We will start with a brief introduction to microlocal analysis, which is a way to lift the problem to the cotangent bundle T^*M, and thus to relate it with a particular hamiltonian dynamical system, here the geodesic flow. We will discuss quantization procedures, and state the Egorov theorem, saying that the unitary flow induced by the laplacian converges, in some sense, to the geodesic flow, in the large eigenvalue limit (which is here equivalent to a "semiclassical" limit). This implies that the microlocal lifts of the measures |phi(x)|^2 dx on T^*M converge to invariant measures of the geodesic flow.
We will then proceed to show how the qualitative properties of the geodesic flow can lead to various properties for eigenfunctions.
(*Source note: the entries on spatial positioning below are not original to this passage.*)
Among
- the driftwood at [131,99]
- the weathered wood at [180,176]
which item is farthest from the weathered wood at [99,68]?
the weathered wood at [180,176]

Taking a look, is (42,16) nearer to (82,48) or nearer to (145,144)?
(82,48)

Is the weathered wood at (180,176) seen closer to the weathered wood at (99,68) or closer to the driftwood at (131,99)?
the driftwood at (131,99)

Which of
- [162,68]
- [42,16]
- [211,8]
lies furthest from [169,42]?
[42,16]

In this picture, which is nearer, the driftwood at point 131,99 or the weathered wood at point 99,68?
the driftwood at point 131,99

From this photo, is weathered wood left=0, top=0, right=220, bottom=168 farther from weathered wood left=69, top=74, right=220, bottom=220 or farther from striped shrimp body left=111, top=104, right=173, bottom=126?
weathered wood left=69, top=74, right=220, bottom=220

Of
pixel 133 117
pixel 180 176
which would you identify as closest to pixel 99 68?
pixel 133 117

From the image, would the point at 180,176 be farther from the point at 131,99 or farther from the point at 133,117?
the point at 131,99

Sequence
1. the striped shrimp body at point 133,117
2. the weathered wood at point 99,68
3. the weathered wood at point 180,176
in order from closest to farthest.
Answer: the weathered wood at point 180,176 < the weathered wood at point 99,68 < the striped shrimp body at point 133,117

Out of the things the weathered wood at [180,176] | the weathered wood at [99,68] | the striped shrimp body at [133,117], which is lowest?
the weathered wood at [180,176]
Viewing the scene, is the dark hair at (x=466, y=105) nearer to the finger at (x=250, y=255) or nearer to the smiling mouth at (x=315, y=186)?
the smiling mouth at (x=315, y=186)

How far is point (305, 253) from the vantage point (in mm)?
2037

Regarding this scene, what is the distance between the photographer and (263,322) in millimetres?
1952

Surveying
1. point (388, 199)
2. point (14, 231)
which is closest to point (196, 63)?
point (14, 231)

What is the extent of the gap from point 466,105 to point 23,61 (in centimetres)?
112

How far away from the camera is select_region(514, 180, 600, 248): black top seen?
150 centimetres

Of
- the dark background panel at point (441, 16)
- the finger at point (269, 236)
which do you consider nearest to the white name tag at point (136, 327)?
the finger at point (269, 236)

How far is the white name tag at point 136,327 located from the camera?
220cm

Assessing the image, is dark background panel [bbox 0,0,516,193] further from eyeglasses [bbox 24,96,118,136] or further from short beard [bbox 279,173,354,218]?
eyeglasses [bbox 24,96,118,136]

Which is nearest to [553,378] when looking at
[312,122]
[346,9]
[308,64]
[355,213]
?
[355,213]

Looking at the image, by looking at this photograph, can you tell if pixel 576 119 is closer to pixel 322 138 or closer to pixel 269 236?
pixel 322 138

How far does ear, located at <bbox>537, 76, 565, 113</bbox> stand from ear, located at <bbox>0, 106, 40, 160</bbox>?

For instance, eigenfunctions in completely integrable systems exhibit a completely different behaviour from those in ergodic systems. We will prove the Snirelman theorem, which concerns the case when the geodesic flow is ergodic with respect to the Liouville measure. It says that a "density one" subsequence of the measures |phi(x)|^2 dx converges to the Liouvile measure. On a negatively curved manifold, Rudnick and Sarnak conjectured that the whole sequence actually converges, but this has remained an open problem so far.
The rest of the minicourse will be devoted to proving a recent result, joint with Stephane Nonnenmacher, giving a positive (and explicit) lower bound for the entropy of the limit measures. The result relies only on the Anosov property of the geodesic flow, it holds in variable negative curvature and arbitrary dimension. This bound implies, in particular, that less than half the mass of the measures |phi(x)|^2 dx can go, in the limit, to a finite union of closed geodesics. The proof combines some simple ideas of ergodic theory with technical semiclassical estimates obtained from WKB methods.
I will discuss the connection between effective equidistribution, the spectral gap, and questions in analytic number theory.
In the first lecture, I will try to give historical context by explaining Kloosterman's work from the 1920s, its connection to Selberg's 3/16 theorem, and the interpretation in terms of effective equidistribution of horocycle flows.
In the second and third lectures, I will discuss effective equidistribution of closed orbits of semisimple groups, acting on homogeneous spaces.This will be based on a joint paper with M. Einsiedler and G. Margulis. I will try to emphasize the connection to spectral gap in higher rank.
In a given algebraic variety X defined as the zero sets of polynomials with integral coefficients, understanding (1) the integral points, (2) the S-integral points and (3) the rational points of X is a classical topic in number theory and arithmetic geometry.
When the variety is a homogeneous space of a semisimple algebraic group, counting and equidistribution problems for these 3 different types of points can be approached in an unified way via either mixing or unipotent flows, and we are able give satisfactory answers in many important cases.
The goal of my 3 lectures is to explain these approach and illustrate concrete examples solved by these approach. When we are able to use mixing properties, our answers are given in effective forms.